PERSEPOLIS, LA GRANDEUR DE L'EMPIRE PERDU

Peu de noms sont aussi évocateurs que Persépolis, l'ancienne capitale de l'empire achéménide (fondée par Cyrus II le Grand, 599-529 av. J.-C. et dont les domaines s'étendaient de l'actuel Afghanistan à la Méditerranée), située à environ 70 kilomètres de la ville de Chiraz.

Persépolis est synonyme pour les Iraniens de leur identité persane , de la magnificence de l'Ancien Empire mais aussi l'exemple le plus tangible de son déclin définitif après la défaite contre Alexandre le Grand. C'est aujourd'hui une immense zone de plus de 4000 m2 dans laquelle on distingue à peine les vestiges des majestueux palais et édifices qui l'ont autrefois rendu célèbre. Malgré la beauté des bas-reliefs encore visibles, le déclin de Persépolis ne cesse de m'émouvoir.
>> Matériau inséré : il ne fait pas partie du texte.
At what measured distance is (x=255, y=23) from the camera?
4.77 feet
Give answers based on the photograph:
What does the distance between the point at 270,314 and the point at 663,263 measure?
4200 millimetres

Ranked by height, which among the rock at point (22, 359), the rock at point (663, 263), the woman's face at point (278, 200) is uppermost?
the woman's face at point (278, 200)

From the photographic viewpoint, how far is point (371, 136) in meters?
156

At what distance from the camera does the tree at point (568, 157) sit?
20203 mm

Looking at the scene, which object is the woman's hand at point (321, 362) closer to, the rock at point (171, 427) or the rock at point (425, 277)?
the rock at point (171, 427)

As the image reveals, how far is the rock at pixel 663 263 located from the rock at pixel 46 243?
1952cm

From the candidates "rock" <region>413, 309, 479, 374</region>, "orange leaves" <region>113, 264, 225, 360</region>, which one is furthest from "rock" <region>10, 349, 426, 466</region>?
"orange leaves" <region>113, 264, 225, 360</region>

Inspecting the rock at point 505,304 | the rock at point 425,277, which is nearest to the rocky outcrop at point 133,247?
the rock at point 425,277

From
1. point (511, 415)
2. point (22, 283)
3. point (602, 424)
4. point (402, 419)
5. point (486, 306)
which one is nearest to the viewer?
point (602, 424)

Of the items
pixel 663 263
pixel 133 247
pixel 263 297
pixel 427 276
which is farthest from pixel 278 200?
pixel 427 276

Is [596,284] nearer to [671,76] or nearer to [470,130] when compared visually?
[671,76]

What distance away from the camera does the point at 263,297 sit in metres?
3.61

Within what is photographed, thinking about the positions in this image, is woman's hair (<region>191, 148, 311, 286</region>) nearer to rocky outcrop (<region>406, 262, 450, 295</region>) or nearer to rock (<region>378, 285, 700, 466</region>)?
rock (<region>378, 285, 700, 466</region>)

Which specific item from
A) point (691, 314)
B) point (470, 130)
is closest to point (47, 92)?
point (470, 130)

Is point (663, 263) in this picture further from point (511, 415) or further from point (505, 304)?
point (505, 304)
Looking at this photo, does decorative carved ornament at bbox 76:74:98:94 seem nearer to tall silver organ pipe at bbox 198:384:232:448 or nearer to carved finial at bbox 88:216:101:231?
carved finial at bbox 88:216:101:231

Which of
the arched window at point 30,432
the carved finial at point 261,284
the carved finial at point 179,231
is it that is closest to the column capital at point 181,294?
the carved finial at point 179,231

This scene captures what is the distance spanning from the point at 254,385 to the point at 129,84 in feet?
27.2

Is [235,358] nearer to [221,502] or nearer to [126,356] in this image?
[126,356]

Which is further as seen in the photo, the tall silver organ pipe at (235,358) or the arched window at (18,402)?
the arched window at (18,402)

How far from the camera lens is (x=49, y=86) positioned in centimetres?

Presque plus intéressants pour moi sont les vestiges des boutiques, encore visibles, que le shah avait fait construire pour la fête ostentatoire organisée en 1971 pour commémorer les 2 500 ans de la monarchie perse. Le shah a tenté d'exploiter à son profit l'identité persane devant le monde en promouvant Persépolis et pour cela construit une somptueuse ville de tentes devant l'entrée de la ville se faire livrer de la nourriture directement par Maxims à Paris. La liste des invités comprenait une longue liste de dignitaires du monde entier, et seulement une poignée d'Iraniens. La fête tourne au scandale. En 1979, la révolution des Ayatollahs va expulser le shah fantoche d'Occident pour installer un régime répressif et obscurantiste.